HOTNEWS.ID - Pemerintah Republik Rakyat China telah menunjukkan komitmen kuat terhadap mitigasi perubahan iklim melalui program penghijauan skala nasional yang telah berjalan selama kurang lebih lima dekade terakhir. Inisiatif penanaman pohon masif ini merupakan respons strategis terhadap urgensi krisis lingkungan global yang terus meningkat.

Upaya monumental ini dikenal secara luas sebagai proyek Tembok Hijau Besar (Great Green Wall) China, menjadikannya salah satu intervensi lingkungan terbesar yang pernah dilaksanakan oleh sebuah negara. Tujuan utama dari proyek ini adalah menciptakan bentang alam hijau baru yang berfungsi sebagai penyerap gas rumah kaca yang sangat efisien.

Sejak inisiatif besar ini pertama kali diluncurkan pada tahun 1978, upaya kolektif telah menghasilkan penanaman sekitar 66 miliar pohon di berbagai wilayah di seluruh daratan China. Angka fantastis ini merefleksikan skala komitmen pemerintah terhadap restorasi ekologis dalam jangka waktu yang sangat panjang.
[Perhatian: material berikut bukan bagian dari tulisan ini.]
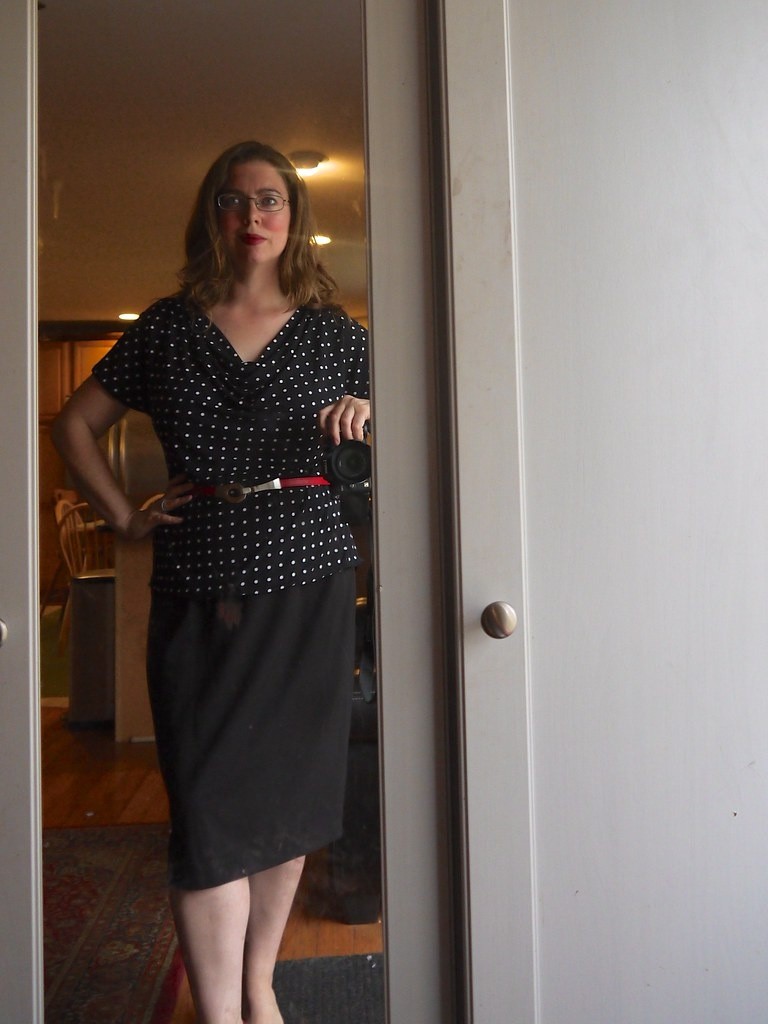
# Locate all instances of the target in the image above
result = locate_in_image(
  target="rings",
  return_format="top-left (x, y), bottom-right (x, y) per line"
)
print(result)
top-left (161, 499), bottom-right (166, 512)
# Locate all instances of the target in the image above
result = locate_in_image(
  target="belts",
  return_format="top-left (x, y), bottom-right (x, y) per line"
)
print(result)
top-left (188, 476), bottom-right (332, 502)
Studi terbaru menunjukkan temuan mengejutkan bahwa hutan rekayasa yang diciptakan melalui program ini menunjukkan kecepatan penyerapan karbon awal yang melampaui ekosistem alami. Hal ini memberikan perspektif baru mengenai efektivitas intervensi manusia dalam mengatasi penumpukan karbon di atmosfer.

Fokus utama dari program Tembok Hijau Besar adalah mengatasi degradasi lahan dan penggurunan yang meluas di wilayah-wilayah rentan di China. Dengan menanam miliaran pohon, pemerintah berupaya membangun penghalang ekologis yang mampu menahan dampak negatif perubahan iklim.

Secara historis, inisiatif ini merupakan bagian dari visi jangka panjang China untuk meningkatkan ketahanan lingkungan dan mencapai target iklim nasional. Keberhasilan awal dalam penyerapan karbon ini menjadi indikator positif bagi keberlanjutan strategi mitigasi yang diterapkan.

Proyek ini tidak hanya berfokus pada kuantitas pohon yang ditanam, tetapi juga pada pemilihan spesies dan manajemen ekosistem yang tepat agar penyerapan karbon dapat berlangsung secara optimal. Hal ini menunjukkan pendekatan yang terencana secara ilmiah dalam restorasi lingkungan.

"Pemerintah Republik Rakyat China telah mengimplementasikan upaya mitigasi perubahan iklim yang sangat ambisius melalui program penghijauan berskala nasional selama lima dekade terakhir," demikian pernyataan mengenai skala komitmen Beijing.

Dilansir dari JAKARTAHYPE.COM, inisiatif penanaman pohon besar-besaran ini merupakan respons strategis terhadap krisis lingkungan global yang kian meningkat urgensinya. Hal ini menegaskan posisi China sebagai pemain kunci dalam upaya global melawan pemanasan global.